Returning Artists, or a Fresh batch?
At the time of writing this, a total of 13 artists have been re-selected for Eurovision in 2021:
- Australia – Montaigne
- Azerbaijan – Efendi
- Austria – Vincent Bueno
- Belgium – Hooverphonic
- Bulgaria – VICTORIA
- Georgia – Tornike Kipiani
- Greece – Stefania
- Israel – Eden Alene
- Netherlands – Jeangu Macrooy
- Romania – Roxen
- Spain – Blas Cantó
- Switzerland – Gjon’s Tears
- Ukraine – Go_A
Some nations have determined that they will still move forward with their national selections, and whether the 2020 artists will take place or not is yet to be seen. Perhaps most devastatingly for Eurovision fans is the recent news that Daði Freyr will not be returning to the Icelandic selection should that go ahead, as he feels that he would be selected again regardless of the song, rendering it unfair to the other competing acts. Considering he was perhaps one of the strongest favourites to win the contest, if I were on the Icelandic delegation, I would be doing everything humanly possible to select him as the representative. Nonetheless, we will see how this pans out in the coming weeks or months. A similar situation is happening with Lithuania, Norway and Denmark, where the normal national selection has been announced.
Filling the Void
The EBU has announced an intention to honour the songs and artists of Eurovision 2020 through the programme Europe Shine A Light, which will be produced by the Dutch Members NPO, NOS and AVROTROS in collaboration with the EBU. This will be aired on the night the Grand Final was set to be held, Saturday May 16th. All 41 songs will be featured in a non-competitive format, and will be hosted by the three hosts who were set to present Eurovision this year, Chantal Janzen, Edsilia Rombley and Jan Smit. Online content presenter NikkieTutorials will also be involved.
Although it will certainly not replace the beloved contest, it’s at least something to recognise the work gone into the entries this year. In addition, some national broadcasters have announced special television programs, including the United Kingdom who will broadcast a show called ‘Come Together’ on May 16th. Sweden has also announced alternate programming, giving the Swedes a chance to vote.
What’s Next for Eurovision Union?
After a brief break, Eurovision Union is back, and we plan to bring you a whole range of new content over the next few months.
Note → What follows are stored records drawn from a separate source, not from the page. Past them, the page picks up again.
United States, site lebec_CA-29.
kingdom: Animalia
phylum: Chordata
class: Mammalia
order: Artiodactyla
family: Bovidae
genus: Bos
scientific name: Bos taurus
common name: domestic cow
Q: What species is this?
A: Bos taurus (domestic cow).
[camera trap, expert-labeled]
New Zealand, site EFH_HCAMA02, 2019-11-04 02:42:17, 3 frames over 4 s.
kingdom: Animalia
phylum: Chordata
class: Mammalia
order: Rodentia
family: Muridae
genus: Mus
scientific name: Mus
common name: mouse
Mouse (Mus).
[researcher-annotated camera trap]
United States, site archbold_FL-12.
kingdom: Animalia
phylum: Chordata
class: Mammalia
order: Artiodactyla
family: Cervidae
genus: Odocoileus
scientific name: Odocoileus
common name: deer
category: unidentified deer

Our collaboration with ESCDaily will continue, and we have some exciting things to come, which will hopefully reignite the Eurovision spark after the devastating (but necessary) news that Eurovision 2020 was cancelled.
We have also decided to go ahead with our 2020 Song Reviews, and we would love for you to follow along, and comment on our social media with your thoughts on the would-have-been entries of 2020.
Although we are devastated that we can’t bring you content live from Rotterdam, the most important thing is that everyone stays safe and well.